#### [LIST OF TASKS]
[1] Rewrite the launcher source code, everything from "dv_ric_mean_kms : Tuple[float, float, float], optional" down to "to simulation duration)", with "normal distributions" replaced by "Gaussian distributions" throughout.
[2] Extend the Python source for the simulation launcher by writing what comes after its last line.

#### [SELECTED TEXT]
================================

Source code for maddg._sim_launcher

# Copyright (c) 2024 Massachusetts Institute of Technology
# SPDX-License-Identifier: MIT

import json
import shutil
from pathlib import Path
from typing import Callable, Tuple

import numpy as np
import pandas as pd
from hydra_zen import launch, make_config

from madlib import SensorCollection
from madlib._utils import MadlibException


class NotImplementedError(Exception):
    """NotImplementedError Exception"""

    pass



[docs]
def create_task_fn(method: Callable) -> Callable:
    """Create a task function for hydra. Config (cfg) will be passed in via hydra.

    Parameters
    ----------
    method : Callable
        _description_

    Returns
    -------
    Callable
        _description_
    """

    def task_fn(cfg):
        try:
            output = method(**cfg)

            if output is not None:
                output.to_csv("output.csv", index=False)

        except MadlibException as e:
            with open("error.txt", "w") as f:
                f.write(str(e))

    return task_fn




[docs]
def launcher(
    simulator_method: Callable,
    mtype: str,
    num_sim_pairs: int,
    sensor_yaml: str | Path,
    outdir: str | Path,
    dv_ric_mean_kms: Tuple[float, float, float] = (0.0, 0.0, 0.0),
    dv_ric_std_kms: Tuple[float, float, float] = (0.0, 0.1, 1.0),
    cont_thrust_duration_days: float | None = None,
    cont_thrust_mag: float = 1e-7,
    cont_thrust_model: int = 0,
    submitit: str = "",
    multirun_root: str = "",
    rm_multirun_root: bool = False,
    start_mjd: float | None = None,
    sim_duration_days: float = 3.0,
    random_seed: int | None = None,
    pred_err: float = 0.0,
    sensor_dra: float | None = None,
    sensor_ddec: float | None = None,
    sims_per_task: int = 1,
) -> None:
    """Hydra job launcher wrapper.

    Parameters
    ----------
    simulator_method : Callable
        Task function
    mtype : str
        Maneuver type:
        "impulse" = ImpulseManeuver,
        "continuous" = ContinuousManeuver,
    num_sim_pairs : int
        Number of simulations to perform per maneuver type.
    sensor_yaml : str | Path
        Path to YAML file defining the sensor network for the simulation
    outdir : str | Path
        Path to output directory where the concatenated results will be saved in a .csv file (complete.csv)
    dv_ric_mean_kms : Tuple[float, float, float], optional
        Mean values of normal distributions to use when sampling
        the radial, in-track, and cross-track delta-V values, respectively,
        of impulsive maneuvers. In units of km/s, by default [0.0, 0.0, 0.0]
    dv_ric_std_kms : Tuple[float, float, float], optional
        Standard deviations of normal distributions to use when sampling
        the radial, in-track, and cross-track delta-V values, respectively,
        of impulsive maneuvers. In units of km/s, by default [0.0, 0.1, 1.0]
    cont_thrust_duration_days : float | None, optional
        Duration in days of the continuous maneuver that begins at simulation start, by default None
        (if None, maneuver duration is equal to simulation duration)

================================

#### [INFORMATION SHOWN]
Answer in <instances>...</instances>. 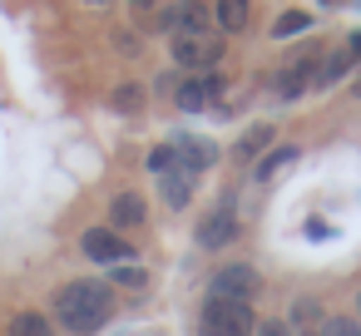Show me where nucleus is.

================================

#### [RESPONSES PER TASK]
[1]
dv_ric_mean_kms : Tuple[float, float, float], optional
        Mean values of Gaussian distributions to use when sampling
        the radial, in-track, and cross-track delta-V values, respectively,
        of impulsive maneuvers. In units of km/s, by default [0.0, 0.0, 0.0]
    dv_ric_std_kms : Tuple[float, float, float], optional
        Standard deviations of Gaussian distributions to use when sampling
        the radial, in-track, and cross-track delta-V values, respectively,
        of impulsive maneuvers. In units of km/s, by default [0.0, 0.1, 1.0]
    cont_thrust_duration_days : float | None, optional
        Duration in days of the continuous maneuver that begins at simulation start, by default None
        (if None, maneuver duration is equal to simulation duration)

[2]
    cont_thrust_mag : float, optional
        Magnitude of the continuous thrust (km/s/s), by default 1e-7
    cont_thrust_model : int, optional
        Which continuous thrust model to use:
        0 = applies a continuous thrust in the [0,1,0] direction,
        1 = applies a continuous thrust in a random direction,
        by default 0
    submitit : string, optional
        If specified, the path to a config JSON file defining how to launch jobs across multiple GPUs using submitit, by default None (serial launch only)
    multirun_root : string, optional
        If specified, the path to a directory where multirun output will be stored, by default None (./multirun will be used)
    rm_multirun_root : bool, optional
        Whether or not to delete the hydra multirun directory after finishing the simulation, by default False
    start_mjd : float, optional
        MJD at which the simulation should begin, by default None (current MJD)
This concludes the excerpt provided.